Les phénomènes électrostatiques et magnétiques sont connus depuis au moins l’antiquité. On en trouve déjà une description chez le savant grec Thalès de Milet environ 500 ans av. J.-C. ; description qu’il aurait lui même ramenée d’Egypte. Tout au long de la longue période de sommeil de la science européenne qui s’étend de l’antiquité à Galilée, les progrès dans ce domaine ont été quasiment négligeables.

Dans le domaine de l’électricité, on avait découvert depuis fort longtemps qu’après avoir frotté avec un chiffon ou une peau de chat un bâton composé de divers matériaux, certains d’entre eux attiraient des corps légers, comme des morceaux de papier par exemple.
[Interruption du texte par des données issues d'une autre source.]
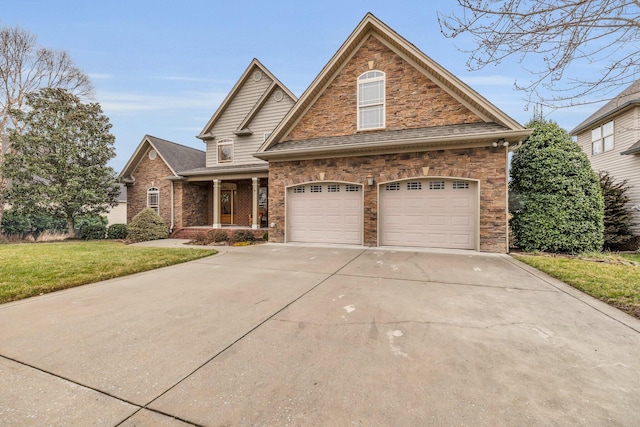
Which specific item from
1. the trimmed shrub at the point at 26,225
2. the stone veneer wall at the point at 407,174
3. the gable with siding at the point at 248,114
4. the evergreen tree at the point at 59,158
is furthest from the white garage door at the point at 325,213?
the trimmed shrub at the point at 26,225

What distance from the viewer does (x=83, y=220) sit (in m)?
17.8

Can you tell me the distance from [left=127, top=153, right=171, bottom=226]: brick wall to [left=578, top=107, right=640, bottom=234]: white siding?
903 inches

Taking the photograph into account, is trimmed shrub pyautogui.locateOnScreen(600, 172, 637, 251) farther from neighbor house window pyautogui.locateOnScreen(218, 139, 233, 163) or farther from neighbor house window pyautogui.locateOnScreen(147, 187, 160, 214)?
neighbor house window pyautogui.locateOnScreen(147, 187, 160, 214)

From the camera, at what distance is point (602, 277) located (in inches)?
212

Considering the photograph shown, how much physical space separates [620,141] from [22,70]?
1312 inches

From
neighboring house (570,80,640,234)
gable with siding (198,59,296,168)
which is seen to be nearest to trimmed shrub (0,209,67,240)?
gable with siding (198,59,296,168)

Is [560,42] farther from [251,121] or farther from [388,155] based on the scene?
[251,121]

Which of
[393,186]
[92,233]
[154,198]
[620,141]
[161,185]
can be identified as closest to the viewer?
[393,186]

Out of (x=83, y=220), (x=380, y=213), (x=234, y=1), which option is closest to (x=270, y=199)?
(x=380, y=213)

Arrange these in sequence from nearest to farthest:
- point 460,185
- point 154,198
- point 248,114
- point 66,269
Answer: point 66,269 < point 460,185 < point 248,114 < point 154,198

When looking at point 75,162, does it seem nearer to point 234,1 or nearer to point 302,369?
point 234,1

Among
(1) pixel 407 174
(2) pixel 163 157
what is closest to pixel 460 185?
(1) pixel 407 174

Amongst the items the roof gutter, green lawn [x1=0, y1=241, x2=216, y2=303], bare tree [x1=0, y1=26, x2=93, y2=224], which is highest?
bare tree [x1=0, y1=26, x2=93, y2=224]

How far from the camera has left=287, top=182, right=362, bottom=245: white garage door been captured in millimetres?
10312
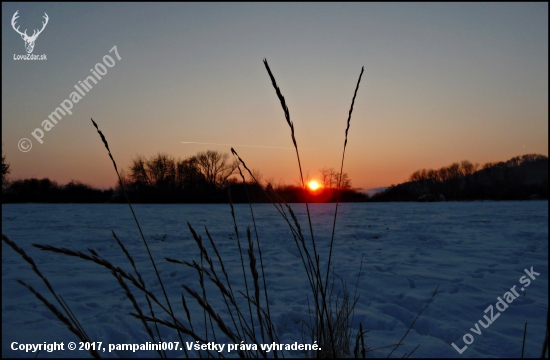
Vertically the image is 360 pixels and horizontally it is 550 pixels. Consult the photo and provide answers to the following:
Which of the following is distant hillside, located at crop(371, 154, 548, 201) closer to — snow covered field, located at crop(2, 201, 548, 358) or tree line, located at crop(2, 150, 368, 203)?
tree line, located at crop(2, 150, 368, 203)

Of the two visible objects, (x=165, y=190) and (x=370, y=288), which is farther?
(x=165, y=190)

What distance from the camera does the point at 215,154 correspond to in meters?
33.9

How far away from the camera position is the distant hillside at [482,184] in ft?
106

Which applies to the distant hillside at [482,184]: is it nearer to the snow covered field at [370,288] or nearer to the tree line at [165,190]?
the tree line at [165,190]

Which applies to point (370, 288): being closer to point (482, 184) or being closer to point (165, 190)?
point (165, 190)

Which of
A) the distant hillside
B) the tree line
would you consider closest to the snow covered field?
the tree line

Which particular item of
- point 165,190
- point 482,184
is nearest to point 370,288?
point 165,190

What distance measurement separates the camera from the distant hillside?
32375 mm

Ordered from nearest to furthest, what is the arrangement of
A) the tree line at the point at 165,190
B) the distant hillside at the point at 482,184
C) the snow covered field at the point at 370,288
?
the snow covered field at the point at 370,288, the tree line at the point at 165,190, the distant hillside at the point at 482,184

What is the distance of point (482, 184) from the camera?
3753 centimetres

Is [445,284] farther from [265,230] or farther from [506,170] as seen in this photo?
[506,170]

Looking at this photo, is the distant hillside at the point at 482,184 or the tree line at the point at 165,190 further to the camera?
the distant hillside at the point at 482,184

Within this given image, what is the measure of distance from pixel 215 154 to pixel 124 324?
104ft

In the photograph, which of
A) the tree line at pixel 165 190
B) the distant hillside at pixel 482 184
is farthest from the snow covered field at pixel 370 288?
the distant hillside at pixel 482 184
Dans le domaine du magnétisme, on connaissait l’existence d’aimants permanents et l’on avait constaté que l’aimantation pouvait être transmise d’un aimant à de petits objets métalliques comme des épingles. Malgré des différences sensibles, les phénomènes électriques et magnétiques possédaient deux points communs qui les reliaient : d’une part ils mettaient en jeu des forces qui semblaient agir à distance et d’autre part ce pouvoir pouvait être communiqué aux objets. Ces similitudes suffirent à sceller leur histoire.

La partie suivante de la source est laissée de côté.